Do I even need to write a synopsis for a novel whose formula has been copied for time immemorial? Alright, fine, a brief one.
John Carter of Virginia, while off prospecting in Indian Country, is ensnared by an unconvincing out-of-body experience, resulting in a travel through time and space. He awakes under two moons on the barren, mossy desert of an alien world—the canalled Mars of Percival Lowell, called Barsoom by its natives. Soon afterwards, he runs into the savage Green Martians, twelve-foot-tall six-limbed tusked “men,” whom he impresses with the prowess of his Earthborn muscles on this lower-gravity world. For the rest of the early sections, Carter is indoctrinated into the Green Martian culture, learning the language of this planet, meeting and killing hostile native fauna, and coming to understand his new situation.

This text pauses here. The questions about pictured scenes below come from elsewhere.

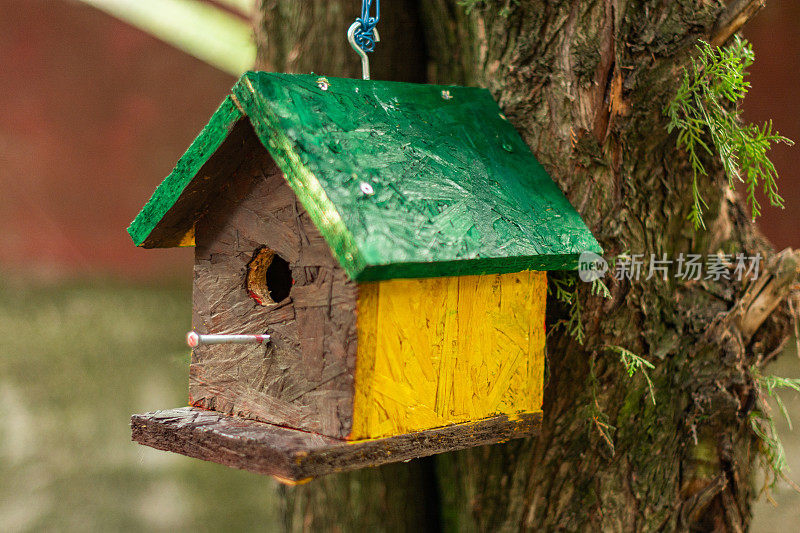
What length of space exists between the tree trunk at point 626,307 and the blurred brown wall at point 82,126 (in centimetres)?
239

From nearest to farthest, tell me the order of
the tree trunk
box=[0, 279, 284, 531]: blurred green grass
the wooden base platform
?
the wooden base platform
the tree trunk
box=[0, 279, 284, 531]: blurred green grass

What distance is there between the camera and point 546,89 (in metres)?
1.91

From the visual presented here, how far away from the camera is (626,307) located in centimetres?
197

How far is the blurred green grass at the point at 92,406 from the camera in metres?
4.30

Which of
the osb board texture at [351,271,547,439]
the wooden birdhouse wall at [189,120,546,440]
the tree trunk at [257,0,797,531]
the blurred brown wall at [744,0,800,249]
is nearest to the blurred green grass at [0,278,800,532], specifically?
the tree trunk at [257,0,797,531]

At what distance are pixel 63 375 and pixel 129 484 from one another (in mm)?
726

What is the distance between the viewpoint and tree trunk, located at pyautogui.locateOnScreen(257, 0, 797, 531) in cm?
189

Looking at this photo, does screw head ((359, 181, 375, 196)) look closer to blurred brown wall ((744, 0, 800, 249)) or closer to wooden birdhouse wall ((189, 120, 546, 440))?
wooden birdhouse wall ((189, 120, 546, 440))

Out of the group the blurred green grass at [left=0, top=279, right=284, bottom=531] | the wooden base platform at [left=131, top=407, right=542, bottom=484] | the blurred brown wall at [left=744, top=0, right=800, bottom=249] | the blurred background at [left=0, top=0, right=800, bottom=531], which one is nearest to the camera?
the wooden base platform at [left=131, top=407, right=542, bottom=484]

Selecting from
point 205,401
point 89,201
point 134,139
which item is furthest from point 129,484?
point 205,401

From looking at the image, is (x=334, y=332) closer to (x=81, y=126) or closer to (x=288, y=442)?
(x=288, y=442)

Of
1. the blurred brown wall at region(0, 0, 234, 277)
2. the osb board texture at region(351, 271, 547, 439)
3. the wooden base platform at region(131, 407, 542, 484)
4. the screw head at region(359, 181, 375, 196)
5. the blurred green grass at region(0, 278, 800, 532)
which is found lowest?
the blurred green grass at region(0, 278, 800, 532)

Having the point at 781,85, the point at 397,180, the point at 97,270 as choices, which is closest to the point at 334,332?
the point at 397,180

The second half of the book perks up when Carter’s foster-tribe of Green Martians takes prisoner a Red Martian princess, Dejah Thoris, held either for ransom or to serve in the Greens’ brutal gladiatorial games. Falling in love at first sight, Carter makes plans to save her, escape, and return her to her royal family at Helium. Things don’t pan out, and Carter must overcome various odds and obstacles, and trek back and forth across the hostile Martian desert, to win back his love. Along the way, Carter is captured by an enemy tribe of Greens, fights in the arena, joins a rival Red city-state’s air force, and more, as the novel shapes up to a grand conclusion of epic battles and true love reunited, however brief.

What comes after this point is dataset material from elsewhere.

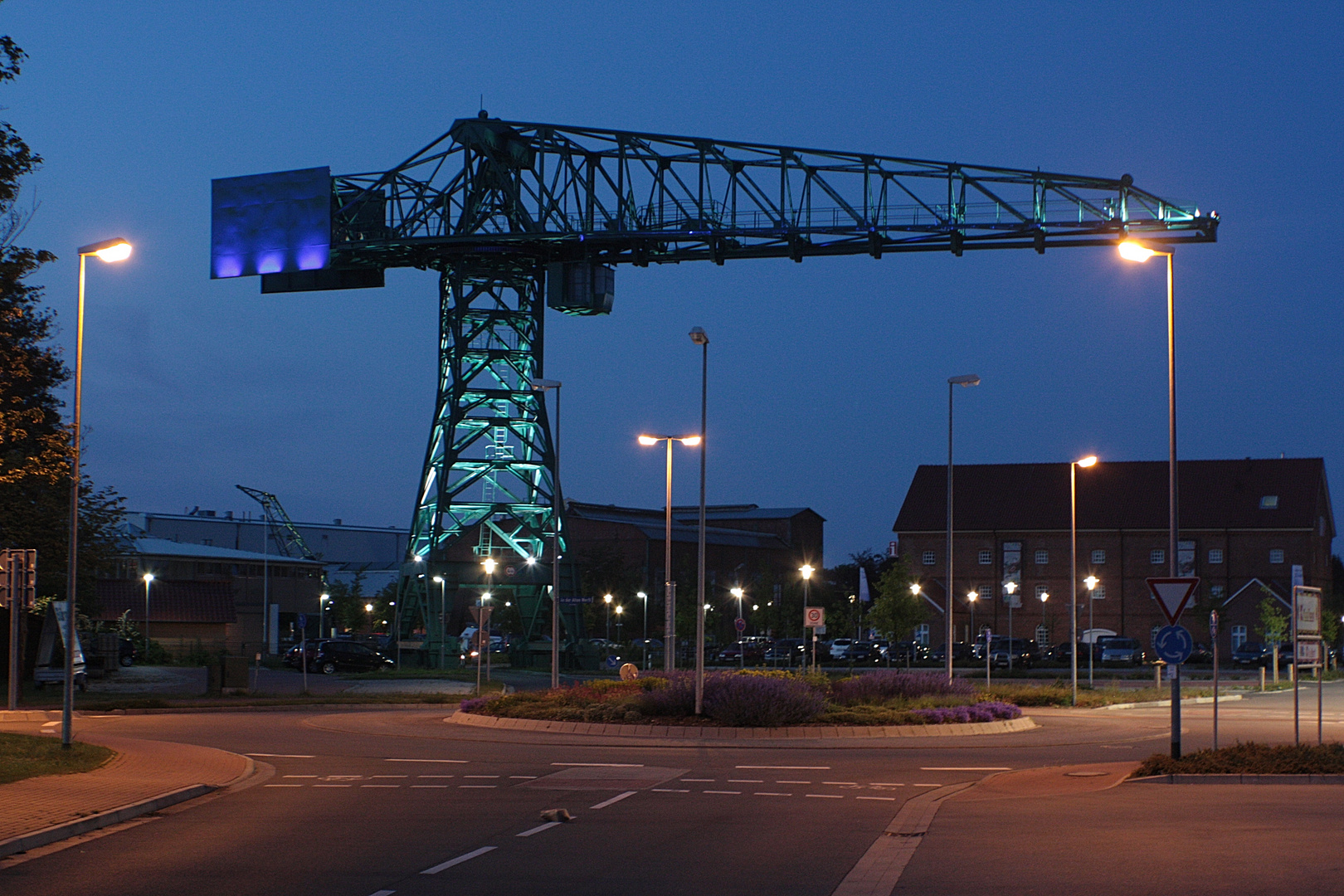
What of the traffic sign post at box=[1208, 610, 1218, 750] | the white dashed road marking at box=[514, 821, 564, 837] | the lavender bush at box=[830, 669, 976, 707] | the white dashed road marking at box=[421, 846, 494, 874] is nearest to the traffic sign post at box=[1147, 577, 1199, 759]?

Probably Far Too Much Analysis
The thing to remember going in is that this was written, serialized, and read over a hundred years ago, back before SF was the multi-spectrum juggernaut it is now. To be honest, it reads something like a swashbuckling western set in space; fitting, considering John Carter starts off on the Arizona plains fleeing from hostile natives. SF didn’t exist as a genre back then, thus it didn’t have the depth or refinery you’d expect from a modern story. There wasn’t much else published in the same vein—it’d take ten years and change before Weird Tales, and then Amazing Stories, came around—so Burroughs had the advantage of being first. The series’ driving popularity isn’t necessarily something we can apply to modern sensibilities; it is a testament to its place in time as much (if not more than) its quality. In short: things were different back then, and thanks to time and hindsight, those differences are quite visible.

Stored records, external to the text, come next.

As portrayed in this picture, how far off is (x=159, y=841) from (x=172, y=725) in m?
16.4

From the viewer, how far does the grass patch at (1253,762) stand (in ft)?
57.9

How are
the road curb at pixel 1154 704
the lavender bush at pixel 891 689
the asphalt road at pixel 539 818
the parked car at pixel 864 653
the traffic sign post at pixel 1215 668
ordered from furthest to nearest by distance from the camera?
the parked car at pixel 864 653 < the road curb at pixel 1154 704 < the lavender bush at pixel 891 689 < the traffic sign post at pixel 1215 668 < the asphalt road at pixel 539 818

Which explains a lot of the issues with the novel. Burroughs’ prose for his first novel is stilted and formal—as you might expect from a novel penned in the 1910s. I expected and will accept that, along with the dry, lecture-like bricks of dialogue, another product of the time. What I didn’t expect was the sheer amount of travelogue-style world building. The first chunk of the novel—seven chapters or so—is heavy on world-building, with John Carter relaying various intricacies of life on Mars to you,
his nephew the reader. Thus, the novel is often slow and choppy. Burroughs is a master of world-building, making exotic creations with tangible life, though I wish it didn’t come out in the form of sluggish anthropology. (It really does reads like a travelogue pointing out quaint native traditions and unique flora and fauna; these sections made me think of Mark Twain’s early travelogues, which were the big thing about fifty years before Burroughs came around.)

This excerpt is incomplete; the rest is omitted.